I highly recommend this piece. It pulls together a lot of recent data and analysis on the economy, tax policy, and income inequality in the U.S. It seems like it’d be useful to have on hand for discussions about both the Occupy movement and the upcoming presidential campaign:
[E]ven with the wildly popular surcharge [proposed by President Obama on annual incomes over a million dollars] beginning in 2013, the tax bite for America’s millionaires would look little different than during the Clinton era (35 percent income tax rate now versus 39.6%; capital gains rate of 15% now versus 20 percent then) when they and almost everyone else enjoyed a booming economy. More importantly, with income inequality at its highest level in 80 years while the federal tax burden is at its lowest in 60, the top 1% has already triumphed in the class war Republicans continue to fight on their behalf.
Economic data from the past few decades overwhelmingly shows that GOP trickle-down type economic policies are actually quite harmful to the economy:
[H]istorically lower tax rates for the richest Americans did not produce either more job creation or faster economic growth. (In fact, the Bush years produced what David Leonhardt of the New York Times rightly labeled as “The decade with the slowest average annual growth since World War II.”) But what the conservative cornucopia for the gilded-class does reliably produce is unprecedented income inequality.
Analyses by the Center on Budget and Policy Priorities showed that the Bush tax cuts accounted for half of the deficits during his tenure, and if made permanent, over the next decade would cost the U.S. Treasury more than Iraq, Afghanistan, the recession, TARP and the stimulus - combined.

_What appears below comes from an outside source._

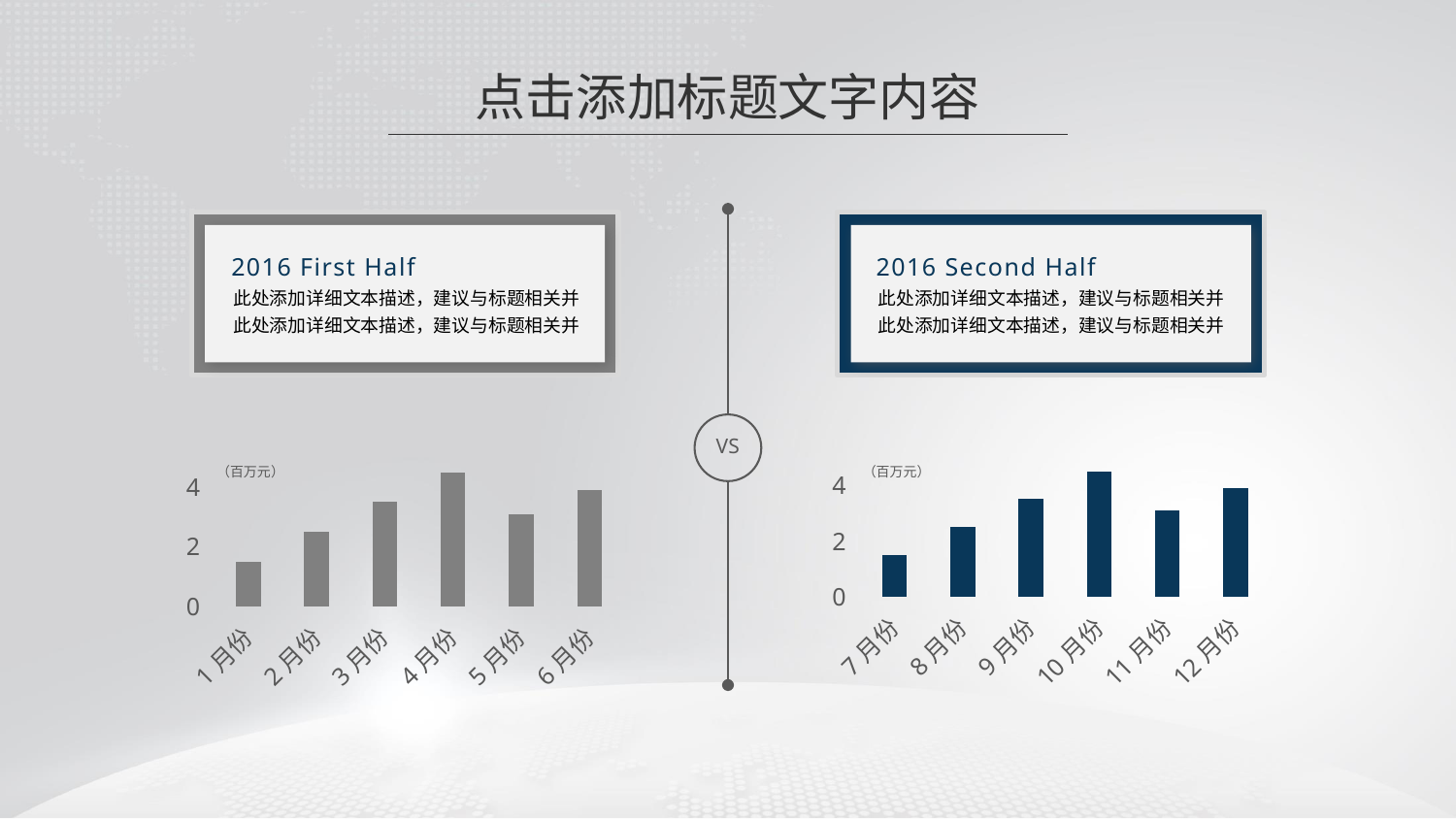
On the left chart (2016 First Half), is the value for 4月份 greater or less than 4? greater On the left chart (2016 First Half), which month has the lowest bar? 1月份 What kind of chart is the left chart (under 2016 First Half)? bar chart On the right chart (2016 Second Half), which month has the highest bar? 10月份 On the right chart (2016 Second Half), which month has the lowest bar? 7月份 On the left chart (2016 First Half), is the value for 1月份 greater or less than 2? less On the left chart (2016 First Half), which is larger, the bar for 2月份 or the bar for 6月份? 6月份 How many months are shown on the right chart (2016 Second Half)? 6 On the left chart (2016 First Half), which month has the highest bar? 4月份 On the right chart (2016 Second Half), is the value for 7月份 greater or less than 2? less How many months are shown on the left chart (2016 First Half)? 6 What unit is shown next to the y axis of the right chart (2016 Second Half)? 百万元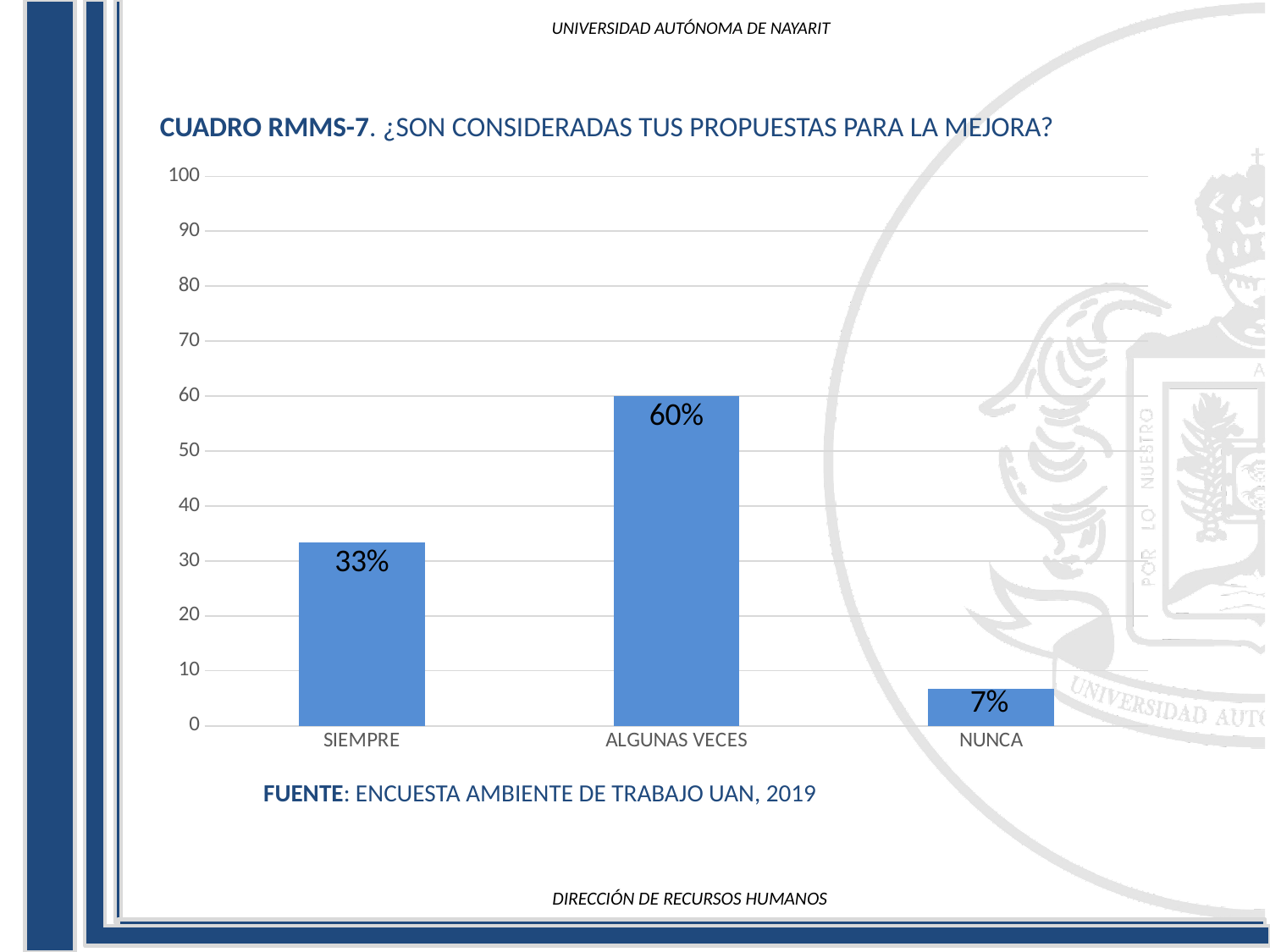
Which is larger, the value for SIEMPRE or the value for NUNCA? SIEMPRE What source is cited below the chart? ENCUESTA AMBIENTE DE TRABAJO UAN, 2019 What is the difference between the values for ALGUNAS VECES and SIEMPRE? 27% What kind of chart is shown on the slide? bar chart Is the value for SIEMPRE greater or less than 40? less What is the value for ALGUNAS VECES? 60% Which category has the highest value? ALGUNAS VECES What is the value for NUNCA? 7% What is the difference between the values for SIEMPRE and NUNCA? 26% What is the value for SIEMPRE? 33% How many categories are shown on the x axis? 3 Which category has the lowest value? NUNCA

[T]he Washington Post summed up data from the nonpartisan Congressional Budget Office (CBO) to explain the origins of the $14.3 trillion U.S. debt. As the numbers show, history did not, as Republicans pretend, start on January 20, 2009:The biggest culprit, by far, has been an erosion of tax revenue triggered largely by two recessions and multiple rounds of tax cuts. Together, the economy and the tax bills enacted under former president George W. Bush, and to a lesser extent by President Obama, wiped out $6.3 trillion in anticipated revenue. That’s nearly half of the $12.7 trillion swing from projected surpluses to real debt.